>> start

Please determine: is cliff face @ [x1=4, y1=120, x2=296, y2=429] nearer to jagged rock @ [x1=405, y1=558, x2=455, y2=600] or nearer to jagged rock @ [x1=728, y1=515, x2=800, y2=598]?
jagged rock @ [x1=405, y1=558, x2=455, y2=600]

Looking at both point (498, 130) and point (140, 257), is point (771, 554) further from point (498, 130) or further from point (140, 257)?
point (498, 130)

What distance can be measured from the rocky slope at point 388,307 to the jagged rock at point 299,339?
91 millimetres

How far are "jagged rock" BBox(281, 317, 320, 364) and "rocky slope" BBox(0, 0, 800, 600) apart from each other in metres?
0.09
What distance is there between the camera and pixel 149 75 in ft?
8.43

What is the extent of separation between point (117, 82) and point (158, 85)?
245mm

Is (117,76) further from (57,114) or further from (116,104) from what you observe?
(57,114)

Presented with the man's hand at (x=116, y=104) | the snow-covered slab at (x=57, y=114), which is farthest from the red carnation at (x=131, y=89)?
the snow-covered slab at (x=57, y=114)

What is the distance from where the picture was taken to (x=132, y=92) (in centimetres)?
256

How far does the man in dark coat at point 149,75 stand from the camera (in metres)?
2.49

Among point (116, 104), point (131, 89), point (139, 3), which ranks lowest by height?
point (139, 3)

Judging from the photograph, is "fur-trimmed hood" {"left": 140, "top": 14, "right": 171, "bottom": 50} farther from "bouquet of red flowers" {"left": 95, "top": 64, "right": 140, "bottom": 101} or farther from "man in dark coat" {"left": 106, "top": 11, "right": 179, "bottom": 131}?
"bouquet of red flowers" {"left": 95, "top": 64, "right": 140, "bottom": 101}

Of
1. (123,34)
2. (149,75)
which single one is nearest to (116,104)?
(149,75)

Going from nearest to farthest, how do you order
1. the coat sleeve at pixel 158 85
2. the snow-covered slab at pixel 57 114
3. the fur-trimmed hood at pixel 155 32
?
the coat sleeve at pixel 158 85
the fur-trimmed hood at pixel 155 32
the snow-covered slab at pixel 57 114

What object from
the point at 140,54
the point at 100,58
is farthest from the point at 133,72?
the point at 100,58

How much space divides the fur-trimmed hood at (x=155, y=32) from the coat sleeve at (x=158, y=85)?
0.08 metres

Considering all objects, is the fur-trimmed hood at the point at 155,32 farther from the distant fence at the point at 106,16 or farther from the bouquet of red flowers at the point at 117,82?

>> end

- **PROBLEM DETAILS**: Reproduce the records word for word, starting at the line that contains "Judging from the" and continuing through the end of the records, with both the starting line and the final line included.

- **ANSWER TO THE PROBLEM**:
Judging from the photograph, is "fur-trimmed hood" {"left": 140, "top": 14, "right": 171, "bottom": 50} farther from "bouquet of red flowers" {"left": 95, "top": 64, "right": 140, "bottom": 101} or farther from "man in dark coat" {"left": 106, "top": 11, "right": 179, "bottom": 131}?
"bouquet of red flowers" {"left": 95, "top": 64, "right": 140, "bottom": 101}

Of
1. (123,34)
2. (149,75)
which single one is nearest to (116,104)?
(149,75)

Going from nearest to farthest, how do you order
1. the coat sleeve at pixel 158 85
2. the snow-covered slab at pixel 57 114
3. the fur-trimmed hood at pixel 155 32
?
the coat sleeve at pixel 158 85
the fur-trimmed hood at pixel 155 32
the snow-covered slab at pixel 57 114

What object from
the point at 140,54
the point at 100,58
is farthest from the point at 133,72?
the point at 100,58

How much space divides the fur-trimmed hood at (x=155, y=32) from the coat sleeve at (x=158, y=85)?
0.08 metres

Considering all objects, is the fur-trimmed hood at the point at 155,32 farther from the distant fence at the point at 106,16 or farther from the bouquet of red flowers at the point at 117,82?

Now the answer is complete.